(WHAT TO WORK ON)
Pick out every line of the material below that contains the string "nearest", and copy each one. Letter case counts.

--- BEGIN DATA SHOWN ---

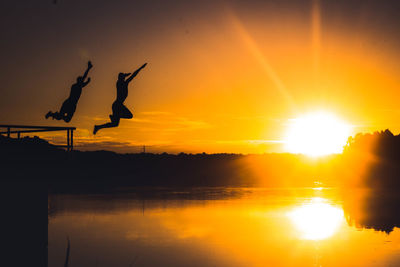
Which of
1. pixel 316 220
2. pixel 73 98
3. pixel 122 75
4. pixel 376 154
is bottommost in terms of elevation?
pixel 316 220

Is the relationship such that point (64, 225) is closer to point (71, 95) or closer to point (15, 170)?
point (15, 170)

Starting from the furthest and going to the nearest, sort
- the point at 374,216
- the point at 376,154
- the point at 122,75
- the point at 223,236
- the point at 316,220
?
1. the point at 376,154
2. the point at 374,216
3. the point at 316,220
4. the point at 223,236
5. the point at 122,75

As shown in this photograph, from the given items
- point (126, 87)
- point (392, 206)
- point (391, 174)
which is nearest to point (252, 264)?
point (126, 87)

--- END DATA SHOWN ---
--- BEGIN DATA SHOWN ---

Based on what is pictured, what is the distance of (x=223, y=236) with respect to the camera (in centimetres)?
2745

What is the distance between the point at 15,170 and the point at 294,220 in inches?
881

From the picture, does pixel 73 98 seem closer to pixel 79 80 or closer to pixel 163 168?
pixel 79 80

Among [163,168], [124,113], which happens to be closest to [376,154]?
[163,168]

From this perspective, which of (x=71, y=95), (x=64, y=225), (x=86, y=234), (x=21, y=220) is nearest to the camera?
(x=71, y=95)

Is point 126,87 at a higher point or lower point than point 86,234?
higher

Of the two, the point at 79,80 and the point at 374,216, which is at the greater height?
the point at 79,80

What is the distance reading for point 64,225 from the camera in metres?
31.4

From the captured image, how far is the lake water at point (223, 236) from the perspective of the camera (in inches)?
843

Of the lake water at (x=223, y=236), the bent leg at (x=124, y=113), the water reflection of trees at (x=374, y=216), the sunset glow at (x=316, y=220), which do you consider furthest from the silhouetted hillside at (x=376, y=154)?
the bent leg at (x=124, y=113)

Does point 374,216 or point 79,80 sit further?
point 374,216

--- END DATA SHOWN ---

(RESULT OF THE EXERCISE)
Starting from the furthest and going to the nearest, sort
which is nearest to point (252, 264)?
From this perspective, which of (x=71, y=95), (x=64, y=225), (x=86, y=234), (x=21, y=220) is nearest to the camera?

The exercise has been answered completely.